The president of Canada Dry at first protested the liberties that were being taken with his product, but when he learned that both the critics and the public liked it—and were buying the product he relented.
Hicks left the show when the series left the Blue Network, on whose payroll he was, and went to CBS. On CBS the program remained until January 1, 1933, when it was shifted to NBC, where it stayed until Benny returned to CBS Television in 1948.
Hicks lives today in Jackson Heights, a suburb of New York City. He is a grandfather and paints as a hobby.

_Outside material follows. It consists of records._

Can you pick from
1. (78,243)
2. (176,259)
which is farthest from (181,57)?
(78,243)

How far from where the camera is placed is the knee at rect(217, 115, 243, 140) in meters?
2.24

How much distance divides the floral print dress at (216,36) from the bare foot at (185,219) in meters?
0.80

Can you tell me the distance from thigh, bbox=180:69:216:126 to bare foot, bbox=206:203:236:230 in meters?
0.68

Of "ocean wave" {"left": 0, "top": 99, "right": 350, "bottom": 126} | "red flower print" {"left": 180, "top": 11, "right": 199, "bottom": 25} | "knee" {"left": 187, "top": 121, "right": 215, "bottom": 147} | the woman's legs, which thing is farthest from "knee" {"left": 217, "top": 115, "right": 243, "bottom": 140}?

Hicks stayed with the Blue Network, later renamed ABC, doing a Thursday night, five-minute look-back-at-the-news programme until the start of June, 1949. He ended up back at NBC News broadcasting a daytime news summary. The network used him in publicity literature but harkened on his radio work during the war. Radio was fading away, television had taken over, and a new guard was coming in. Hicks ended up back at ABC in 1953-54. He died of cancer at his home in Queens, New York, on March 17, 1965, age 60.